PR titan Edelman too has recently been exercised on similar concerns. They teamed up Boston College Centre for Corporate Citizenship, Net Impact, World Business Council for Sustainable Development to, funnily enough, reach the conclusion that better corporate communications practices are just the ticket.

But the Edelman folks seem a bit fuzzy on the role of the established quality process for reporting. In describing best practice, Edelman rattles off the Global Reporting Initiative (GRI), SA8000, ISO14000 and AA1000 and suggests that these are all somehow basically interchangeable or equivalent and that:

..a single standard used by all reporting companies does not exist. In fact, a number of different standards have been created to guide the development and evaluation of social reports. Most companies use one of the following four standards.

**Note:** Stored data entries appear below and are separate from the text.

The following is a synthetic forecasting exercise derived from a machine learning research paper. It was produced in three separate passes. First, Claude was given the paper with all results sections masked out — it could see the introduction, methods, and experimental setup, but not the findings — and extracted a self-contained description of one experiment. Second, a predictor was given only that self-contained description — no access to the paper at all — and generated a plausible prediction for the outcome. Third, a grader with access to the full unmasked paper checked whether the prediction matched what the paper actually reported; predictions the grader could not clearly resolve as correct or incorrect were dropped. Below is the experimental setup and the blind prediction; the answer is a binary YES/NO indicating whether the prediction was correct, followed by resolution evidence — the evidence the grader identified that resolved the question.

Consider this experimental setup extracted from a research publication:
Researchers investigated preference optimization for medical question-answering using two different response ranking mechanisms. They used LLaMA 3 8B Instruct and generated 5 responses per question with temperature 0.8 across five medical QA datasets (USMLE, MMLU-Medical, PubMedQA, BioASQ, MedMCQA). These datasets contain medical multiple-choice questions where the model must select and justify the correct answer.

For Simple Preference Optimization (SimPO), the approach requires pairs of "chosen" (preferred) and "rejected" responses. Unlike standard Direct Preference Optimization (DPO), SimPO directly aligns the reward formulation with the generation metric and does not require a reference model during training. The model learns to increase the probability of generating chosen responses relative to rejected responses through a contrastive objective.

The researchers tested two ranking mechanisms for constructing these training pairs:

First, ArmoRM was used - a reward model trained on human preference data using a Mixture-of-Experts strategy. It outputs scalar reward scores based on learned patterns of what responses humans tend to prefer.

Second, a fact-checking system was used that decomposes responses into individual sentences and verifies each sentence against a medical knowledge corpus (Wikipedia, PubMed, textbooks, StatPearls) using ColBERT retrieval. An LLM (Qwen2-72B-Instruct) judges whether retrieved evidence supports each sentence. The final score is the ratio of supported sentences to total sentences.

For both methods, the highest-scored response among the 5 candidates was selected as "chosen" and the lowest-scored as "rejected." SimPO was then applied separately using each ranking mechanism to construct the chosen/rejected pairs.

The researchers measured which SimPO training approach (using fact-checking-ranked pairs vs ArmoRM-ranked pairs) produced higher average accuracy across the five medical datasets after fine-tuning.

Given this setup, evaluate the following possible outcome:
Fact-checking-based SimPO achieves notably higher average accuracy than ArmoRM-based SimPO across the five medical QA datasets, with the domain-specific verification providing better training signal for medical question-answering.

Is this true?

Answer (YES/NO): YES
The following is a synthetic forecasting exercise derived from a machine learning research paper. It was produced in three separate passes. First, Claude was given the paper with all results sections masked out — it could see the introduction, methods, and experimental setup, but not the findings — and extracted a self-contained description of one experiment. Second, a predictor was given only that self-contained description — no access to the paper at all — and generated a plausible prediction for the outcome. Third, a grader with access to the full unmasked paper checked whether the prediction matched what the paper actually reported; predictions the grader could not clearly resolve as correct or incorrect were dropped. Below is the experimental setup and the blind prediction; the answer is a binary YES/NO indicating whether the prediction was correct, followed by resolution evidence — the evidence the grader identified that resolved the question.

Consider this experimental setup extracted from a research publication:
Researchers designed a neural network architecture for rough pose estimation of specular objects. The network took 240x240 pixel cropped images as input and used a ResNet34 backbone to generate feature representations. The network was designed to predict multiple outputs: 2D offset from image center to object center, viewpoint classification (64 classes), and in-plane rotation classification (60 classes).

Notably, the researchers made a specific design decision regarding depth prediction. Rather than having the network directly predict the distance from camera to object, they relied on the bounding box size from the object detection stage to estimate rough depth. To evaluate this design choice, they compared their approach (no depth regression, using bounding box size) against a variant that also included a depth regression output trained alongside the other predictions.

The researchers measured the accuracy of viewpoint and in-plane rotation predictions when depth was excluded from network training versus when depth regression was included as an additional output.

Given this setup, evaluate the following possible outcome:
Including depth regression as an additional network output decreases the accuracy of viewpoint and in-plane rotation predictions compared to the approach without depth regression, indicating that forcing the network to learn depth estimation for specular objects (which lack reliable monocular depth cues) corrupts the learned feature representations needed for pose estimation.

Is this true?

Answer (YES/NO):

But each of these standards are fit for purpose in their own right and of this bunch only the GRI can be recognised as the de facto standard for sustainability reporting. SA8000 is basically a quality assurance standard for ethical sourcing, ISO14000 is a quality standard for environmental management whilst AA1000 is actually a sustainability reporting assurance standard which is something quite different from a reporting standard. In fact the GRI standard specifies the necessity for an assurance process to test the veracity of the report produced to GRI standards.

But there is some mileage in the Edelman study all the same and they rightly identify the growing dynamic of employees as key corporate sustainability influencers. Net Impact surveyed their member base of mostly graduate students and found the number one factor for employer selection was a 'belief that your job will make a positive difference in society'. Incidentally, the Net Impact model of activism is an interesting one - they organize individuals into chapters inside your company whose mission it is to pressure internally for greater take up on sustainability. It's all terribly viral and disruptive. But it is very innovative and it may well represent a taste of things to come as the millennial generation reaches critical mass in the workforce.

I think Edelman missed an opportunity to major, rather than tantalize on the potential for technology to reshape stakeholder engagement and sustainability reporting as we currently know it.

Many companies are moving outside traditional reporting structures and channels to engage stakeholders in a more effective, bi-lateral manner. This can be through direct stakeholder contact, new web-based CR reporting efforts, or other means that improve responsiveness to stakeholder issues and recommendations.

Also in the recommendations section:

Use web-based reporting and other dynamic communications tools 

And here we come circle to the core process of quality reporting and assurance.  Simply put, a sustainability report and all the voluntary action in the world is of little value if it does not assure the stakeholder base. The basic assurance standards are based upon principles such as inclusiveness and responsiveness, and these are clear attributes of web 2.0. The application of web 2.0 is clear, not to mention the benefits of more accurate risk identification, moderation and dynamic feedback loops.  Alas, we must wait perhaps for the next Edelman report to tackle this.